Having grown older in an age of internet, social networking and instant messaging, I wonder what my children will think in my passing one day. There won't be any special letters, keepsake journals, or nuggets of wisdom I had imparted somewhere on a page here or there. My journaling I publish will be just that, published, likely long since read by then (I hope).

 Writing for oneself can be a liberating journey, or challenging, or scary. Sometimes I write something and publish on my blog and check my hit count relentlessly, hoping that what I thought of as "good" will be seen by many others. Though, that is hardly the reason I write. I began writing my thoughts in blog form for me. I wanted to write to myself.

 As many of you know the day to day doldrums can make it very challenging to chart your own path, growth, or changes. My blog with all it's stories, musings and insights allows me to see where I have come from. But a blog is purely one sided, it is my internal monologue, with little response. While I converse with a few people regularly, I don't correspond.

 Having just finished "John Adams" the HBO special I couldn't help but think how useful writing to an old friend to muse about thoughts would be. As John Adams and Thomas Jefferson old friends and sometimes political rivals did in their later years. This is useful in the sense that you have someone to bounce ideas off of, and they with you, but you both gain the benefit of an additional perspective on your thoughts in a way that allows far more thought than conversation. Writing allows one to polish one's thoughts into exactly what you wish to say, as opposed to what you can think to say in the moment.

The gold mine I think comes in later readings from other people. As a child may read a letter from a friend, you can recount what you were doing, and insights into a parent can become insights further about oneself and sides of parents you never saw. While I hope as my children grow into adults I can share what little wisdom I have with them, and impart my parenting stories with them, I couldn't possibly remember them all. While my internal musings can produce the same effect it is still lacking in it's totality of conversation.

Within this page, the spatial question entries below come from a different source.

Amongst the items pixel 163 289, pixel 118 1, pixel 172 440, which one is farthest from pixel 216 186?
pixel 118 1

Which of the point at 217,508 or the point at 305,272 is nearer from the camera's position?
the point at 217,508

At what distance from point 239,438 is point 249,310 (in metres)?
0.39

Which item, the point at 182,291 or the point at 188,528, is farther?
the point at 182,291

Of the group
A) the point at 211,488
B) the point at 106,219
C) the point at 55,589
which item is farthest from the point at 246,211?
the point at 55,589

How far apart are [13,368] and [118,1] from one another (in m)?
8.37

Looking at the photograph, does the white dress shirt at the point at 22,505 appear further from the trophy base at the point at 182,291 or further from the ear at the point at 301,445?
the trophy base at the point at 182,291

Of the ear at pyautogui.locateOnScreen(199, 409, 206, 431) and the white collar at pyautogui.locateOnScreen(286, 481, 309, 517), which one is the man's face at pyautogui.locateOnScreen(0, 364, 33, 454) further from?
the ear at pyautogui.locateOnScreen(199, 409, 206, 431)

 I think that social media, social networking, and text messaging has allowed one to connect to many on a much easier level, it has also managed to limit our ability to correspond. I am famous for calling people numerous times, not wanting to leave a message and wait for a call, I'd rather just keep calling. My desire for an immediate connection can be rather humerous, but the truely humerous part is that in doing so I further my point, it seems in many ways that people today want contact now, as opposed to when contact is ready. It is a good thing I am not a wine maker.